*Text*
You've got the skills to do that, pause, and use them now.
Feedback time now, let's see how we go on.
Question 1, we were showing that line L2 is tangent to the radius; line segment L1.
You needed to choose some coordinates to help you with this problem, I went for coordinate (2, 0), (3, 3), and (6, 2).
Looking at L1, the line segment that is our radius, the gradient, we've got a change in y, 3, a change in x of 1, it's a gradient of 3.
That means line segment L1 must be on the line, y = 3x + c, we don't need to find c, we're just trying to prove that these two lines are perpendicular, so we're interested more in the gradient.
Turn our attention now to the tangent line L2.
The gradient there, between my coordinates (3, 3) and (6, 2), I've got a change in y of negative 1, a change in x of positive 3, that gives me a gradient of - 1/3.
That means the tangent must be the line y = -1/3 x + c Again, not necessarily interested in that Y-intercept, it's the gradient that interests us at the moment.
when we look at the gradients - 1/3 X positive 3, is indeed negative 1, two gradients multiply to make negative 1, they are negative reciprocals of each other, therefore, these two lines are perpendicular.
If they share that common poin (3, 3,) then our radius and our tangent, are indeed meeting at a right angle.
Question 2, we need that AB is a radius of the circle.
AB and BC meet at a common point, (-4, -9), and we're asked to show that BC is a tangent to the circle.
Let's look at the gradient of AB.
We've got a change in y of negative 3, a change in x of positive 2, that's a gradient of negative 2.
The gradient of BC, a change in y, positive 9, a change in x of positive 18, that's a gradient of 1/2.
Negative 2 multiplied by half is negative 1, therefore, they are perpendicular.
BC is a tangent because we know that tangents and radius meets as a right angle.
For Question 3, I've absolutely no doubt it looks like a 90-degree angle when you measured the Izzy, but what we were doing was showing Izzy why BC is not a tangent.
The gradient of AB is -3/2.
The gradient of BC is 5 over 8.
When we multiply the two gradients together, we do not get negative 1.
The gradients are not negative reciprocals of each other, therefore, they're not perpendicular.
They're not perpendicular, AB, BC are not meeting at right angles, that means BC is not a tangent.
Well, how nice of you to say, Izzy, you're welcome.
Onto part 2 of the lesson, where we're gonna look at some quite delightful ratio problems. We can divide a line segment on our Cartesian coordinate grid in a given ratio.
For example, find point P when AP to PB is in the ratio of 1 to 3.
There are so many ways we could tackle this problem.
I'm gonna consider the horizontal journey and the vertical journey from A to B.
We're travelling 8 in the x direction and 4 in the y direction.
Let's divide those journeys by our given ratio of 1 to 3.
The horizontal journey will become 2 to 6, and our vertical journey will become 1 to 3.

*Task requirements*
**a.** In the lesson on tangents and gradients, restate the paragraph beginning "That means line segment L1 must be on the line" in a single shorter sentence that keeps its main facts.
**b.** Carry on the lesson on tangents and gradients, starting after its final sentence.

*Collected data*
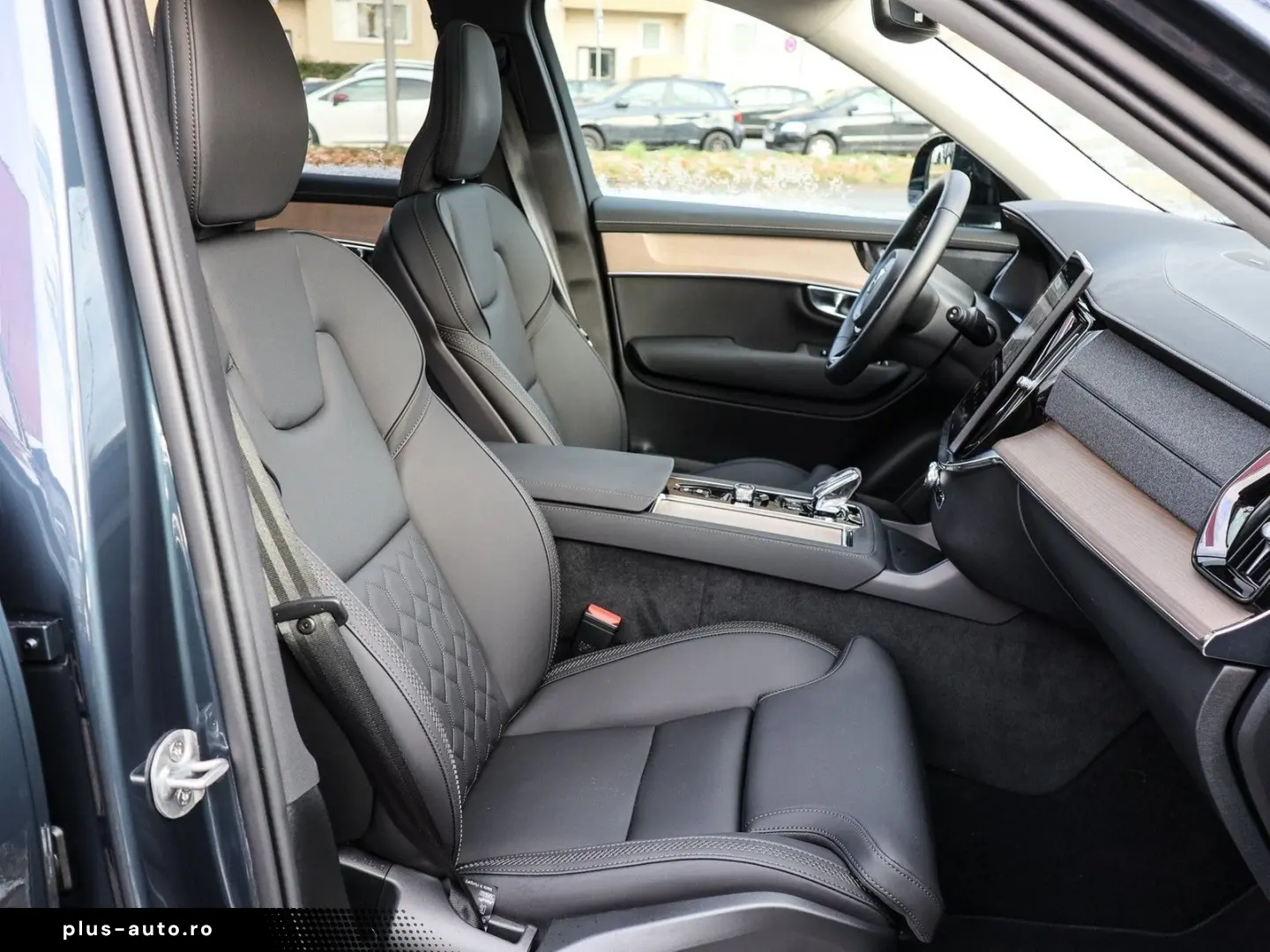 VOLVO XC90 T8 AWD Recharge Reskin Plus Dark NP 95.230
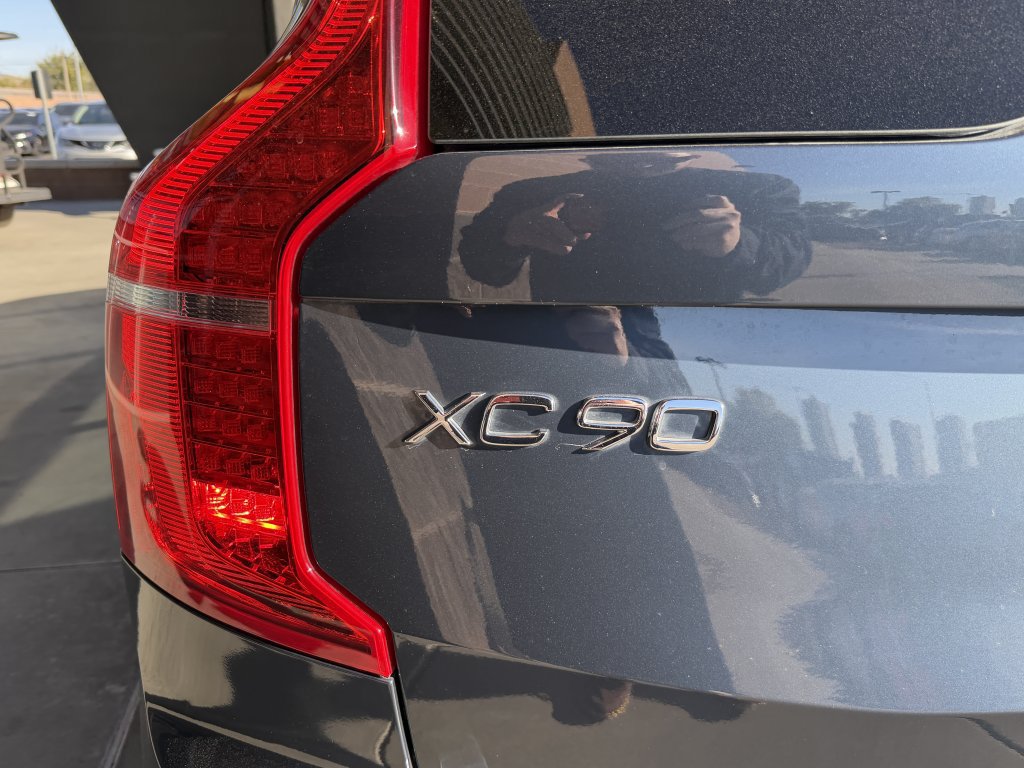 Used 2023 Volvo XC90 B6 Plus w/ Protection Package Premier AWD/4WD image 14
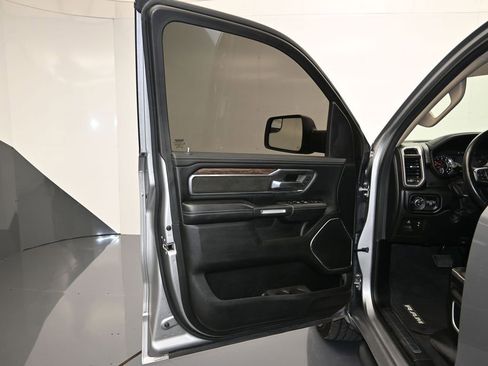 Used 2019 RAM 1500 Laramie AWD/4WD image 10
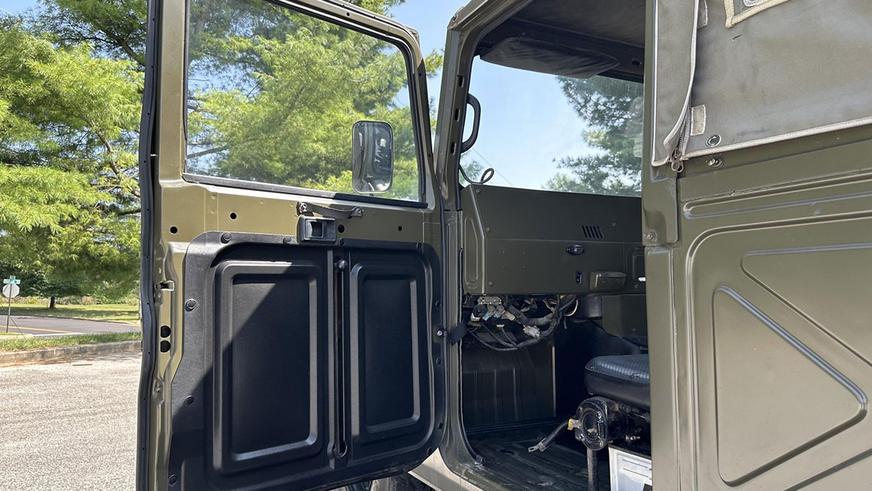 Военный Toyota Mega Cruiser пустят с молотка в США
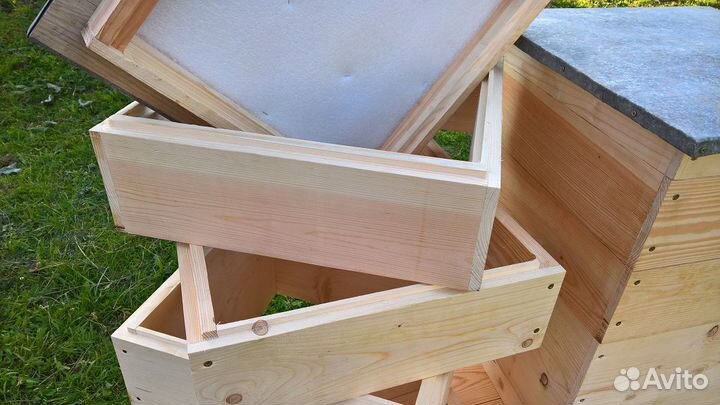 Улей Дадан на 12 рамок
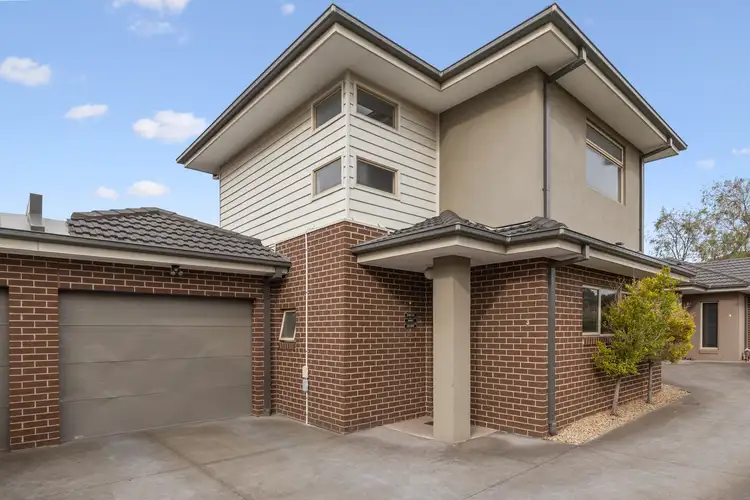 3/23 Rockbank Road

*Results of the exercise*
**a.** Line segment L1 lies on y = 3x + c, and c need not be found because only the gradient matters in proving the two lines perpendicular.

**b.**
What do I mean by that? I'm gonna turn that journey into those two journeys.
The horizontal, 8 being divided into a ratio of 2 to 6, and the vertical being divided into a ratio of 1 to 3.
They're two similar triangles with a scale factor of 3, funnily enough, that means point P is there.
Point P is at the coordinate (-6, 1).
We can use this skill to solve more complex problems. Point P is such that AP to PB is in the ratio 1 to 3.
Find the area of triangle APO.
The first bit we already did.
We already know point P, it's there.
The second bit is new.
Find the area of triangle APO.
Ah, there's the triangle APO, I need to find the area.
In this case, we've got a base of 8, a vertical height, or an altitude of 1, and we use the formula for every triangle it's base X height over 2, so we do 8 multiplied by 1 over 2, and we get an answer of 4 square units.
Quick check, you can do that.
Point P is such that AP to PB is in the ratio of 3 to 1.
Find the area of triangle APO.
Pause, and give this problem a go.
Welcome back, let's see how we did.
The first step was to find point P.
This time, I turn that ratio around, instead of 1 to 3, it reads 3 to 1, that means P is there this time.
Next up, we're finding the area of triangle APO.
That's triangle APO.
You should have noticed a base of 8 and a vertical height, or altitude of 3, so we're doing 8 by 3 over 2, and we should have got the answer, 12 square units.
There are lots of complex problems of this variety that we might encounter.
Points A, P, and B are on the line 3y - x = 15.
Point P is such that AP to PB is in the ratio of 3 to 2.
Find the equation of the line that goes through points P and O.
Wow, there's an awful lot going on there, a lot for me to digest.
I think I'm gonna take it step by step.
Let's look at this first thing that we're told.
Points A, P, and B are on the line 3y - x = 15.
Ah, I can work with that.
When x equals 0, y equals 5.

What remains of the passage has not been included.